● Given text:
>>>>
Monday, July 25, 2016

Fighting FIRES with fire

Mirás Veiga A, Moreno DC, Menéndez AI, Siscart IM, Fernández MD, Sánchez EG,
González MG, Sáez FG. Effectiveness of Electroconvulsive Therapy for Refractory
Status Epilepticus in Febrile Infection-Related Epilepsy Syndrome.
Neuropediatrics. 2016 Jul 19. [Epub ahead of print]


Febrile infection-related epilepsy syndrome (FIRES) is a rare condition which evolves into refractory status epilepticus (SE), with poor outcome in most cases. Conventional antiepileptic drugs fail to control SE in FIRES patients. We report the case of a previously healthy 4-year-old boy who was diagnosed with FIRES. One week after pharyngitis and high fever he started seizures, followed by refractory SE. Benzodiazepines, phenytoin, high-dose barbiturates that induce burst suppression, high doses of corticosteroids, plasmapheresis, immunoglobulins, propofol, lidocaine, ketamine, inhaled desflurane, ketogenic diet, lacosamide, and therapeutic hypothermia were tried at different times in a period of 8 weeks, but all of them were ineffective. Electroconvulsive therapy (ECT) has been used in refractory SE in children. We report a case in which ECT was successfully used for treatment of refractory SE in a pediatric patient with FIRES syndrome.
<<<<
● What to produce:
Answer these questions about the FIRES case report above:
1. Which journal published it?
2. How old was the boy when he was diagnosed?
3. Over what period were the ineffective treatments tried?

● Data:
>>>>
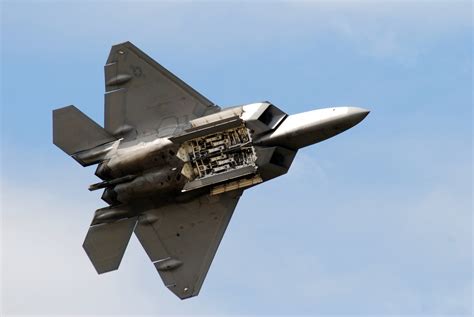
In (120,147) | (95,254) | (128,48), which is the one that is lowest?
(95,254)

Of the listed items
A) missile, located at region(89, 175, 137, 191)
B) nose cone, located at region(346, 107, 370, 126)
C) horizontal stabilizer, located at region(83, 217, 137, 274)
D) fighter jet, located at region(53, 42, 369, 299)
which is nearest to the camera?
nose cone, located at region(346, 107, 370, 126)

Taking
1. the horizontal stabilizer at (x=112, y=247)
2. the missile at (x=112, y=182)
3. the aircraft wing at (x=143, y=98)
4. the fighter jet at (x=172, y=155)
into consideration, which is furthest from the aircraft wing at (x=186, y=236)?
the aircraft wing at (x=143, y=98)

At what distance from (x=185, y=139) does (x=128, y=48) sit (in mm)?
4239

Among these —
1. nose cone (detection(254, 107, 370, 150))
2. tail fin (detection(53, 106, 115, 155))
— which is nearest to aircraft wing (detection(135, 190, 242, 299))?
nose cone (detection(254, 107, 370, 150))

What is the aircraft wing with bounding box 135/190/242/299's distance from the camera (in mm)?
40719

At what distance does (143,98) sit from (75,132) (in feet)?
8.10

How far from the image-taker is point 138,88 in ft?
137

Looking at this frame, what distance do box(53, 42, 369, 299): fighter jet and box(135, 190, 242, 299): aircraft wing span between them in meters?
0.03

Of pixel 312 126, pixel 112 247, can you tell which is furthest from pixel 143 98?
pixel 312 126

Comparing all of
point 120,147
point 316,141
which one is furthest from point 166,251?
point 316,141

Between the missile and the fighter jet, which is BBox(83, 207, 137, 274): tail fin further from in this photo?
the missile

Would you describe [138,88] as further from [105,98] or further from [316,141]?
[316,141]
<<<<
>>>>
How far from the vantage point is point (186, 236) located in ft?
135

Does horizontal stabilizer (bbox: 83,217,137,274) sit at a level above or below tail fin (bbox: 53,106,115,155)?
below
<<<<
>>>>
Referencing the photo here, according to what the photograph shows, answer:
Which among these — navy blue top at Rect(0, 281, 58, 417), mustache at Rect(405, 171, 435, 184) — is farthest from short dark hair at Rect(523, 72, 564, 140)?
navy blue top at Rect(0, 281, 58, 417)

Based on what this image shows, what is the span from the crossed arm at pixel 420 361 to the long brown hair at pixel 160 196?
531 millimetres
<<<<
● Solution for this problem:
1. Neuropediatrics
2. 4 years old
3. 8 weeks